Created attachment 47351 [details] High stack usage due ftree-ch The code snippet (gcc_free_ch_stack.c) shows a high stack usage. With GCC 9.2.1 I see the resulting stack usage using -fstack-usage along with -O2: arm 632 aarch64 448 powerpc 912 powerpc64le 560 s390 600 s390x 632 i386 1376 x86_64 784 The same issue also shows in master branch. It seems that it is due -ftree-ch pass with feeds -ftree-loop-im, -ftree-pre, -fmove-loop-invariants, and -fgcse. Andrew Pinski suggested is mostly due lack of a good estimate register pressure for loop invariant code motion. Andrew also suggested to use -fno-tree-loop-im -fno-tree-pre -fno-gcse, however even with this options the resulting stack usage does not get in par with -Os option (which disables -ftree-ch). On powerpc64le: $ ./gcc/xgcc -v 2>&1 | grep 'gcc version' gcc version 10.0.0 20191121 (experimental) (GCC) $ ./gcc/xgcc -B gcc -O2 stack_usage.c -fstack-usage -c; cat stack_usage.su stack_usage.c:157:6:mlx5e_grp_sw_update_stats 496 static $ ./gcc/xgcc -B gcc -O2 stack_usage.c -fstack-usage -c -fno-tree-loop-im -fno-tree-pre -fno-move-loop-invariants -fno-gcse; cat stack_usage.su stack_usage.c:157:6:mlx5e_grp_sw_update_stats 176 static$ ./gcc/xgcc -B gcc -Os stack_usage.c -fstack-usage -c; cat stack_usage.su $ ./gcc/xgcc -B gcc -Os stack_usage.c -fstack-usage -c; cat stack_usage.su stack_usage.c:157:6:mlx5e_grp_sw_update_stats 32 static
Again, this is not due to tree-ch at all. This is due to the code motion passes move invariant load/stores out of the loop. Tree-ch pass just allows those passes to work. All three (gcse, tree pre and tree lim) need to be disabled to see the difference as all three are able to do the transformation.
(In reply to Andrew Pinski from comment #1) > Again, this is not due to tree-ch at all. This is due to the code motion > passes move invariant load/stores out of the loop. Tree-ch pass just allows > those passes to work. > > All three (gcse, tree pre and tree lim) need to be disabled to see the > difference as all three are able to do the transformation. Sorry if I was not clear that tree-ch is not the culprit, but rather that it enabled further optimizations to increase register pressure. But as I added by disabling gcse, tree pre, and tree lim does help total stack usage, but it does not reach on same level as disabling tree-ch.

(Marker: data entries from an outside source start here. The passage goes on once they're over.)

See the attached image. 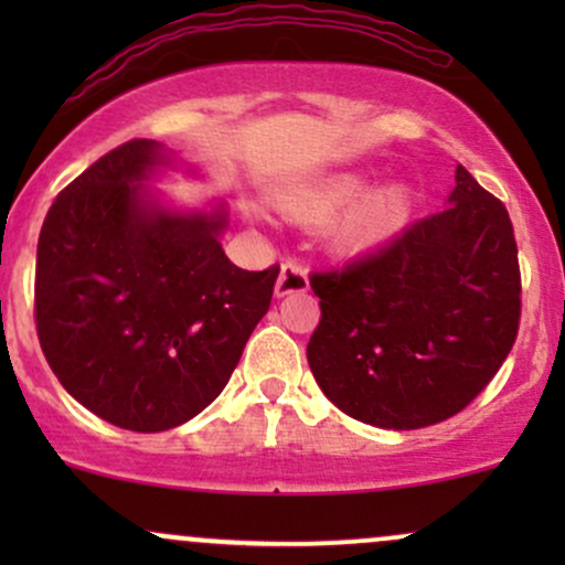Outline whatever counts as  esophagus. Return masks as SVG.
<instances>
[{"label": "esophagus", "instance_id": "34e87169", "mask_svg": "<svg viewBox=\"0 0 565 565\" xmlns=\"http://www.w3.org/2000/svg\"><path fill=\"white\" fill-rule=\"evenodd\" d=\"M300 291H308V270L302 263L284 260L281 274L276 278V297L300 295Z\"/></svg>", "mask_w": 565, "mask_h": 565}]
</instances>
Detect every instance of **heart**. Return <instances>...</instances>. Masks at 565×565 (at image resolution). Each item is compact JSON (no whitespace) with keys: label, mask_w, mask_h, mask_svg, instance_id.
Returning <instances> with one entry per match:
<instances>
[{"label":"heart","mask_w":565,"mask_h":565,"mask_svg":"<svg viewBox=\"0 0 565 565\" xmlns=\"http://www.w3.org/2000/svg\"><path fill=\"white\" fill-rule=\"evenodd\" d=\"M369 183L372 180L364 172L329 174V178L316 180L300 193H295L287 210L300 223H327L354 204L369 190ZM408 215H412V191L406 185H382L377 191H370L348 212V217L337 228V244L350 252L372 249L404 228Z\"/></svg>","instance_id":"1"}]
</instances>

(In reply to Adhemerval Zanella from comment #2) > (In reply to Andrew Pinski from comment #1) > > Again, this is not due to tree-ch at all. This is due to the code motion > > passes move invariant load/stores out of the loop. Tree-ch pass just allows > > those passes to work. > > > > All three (gcse, tree pre and tree lim) need to be disabled to see the > > difference as all three are able to do the transformation. > > Sorry if I was not clear that tree-ch is not the culprit, but rather that it > enabled further optimizations to increase register pressure. But as I added > by disabling gcse, tree pre, and tree lim does help total stack usage, but > it does not reach on same level as disabling tree-ch. Ok, gcse, tree pre and tree lim are just tree of the flags that are increasing the stack. Other not enabled by Os but enabled by O2 are increasing stack usage. Maybe changing the title to "High stack usage with tree-loop-im, tree-pre, and gcse"?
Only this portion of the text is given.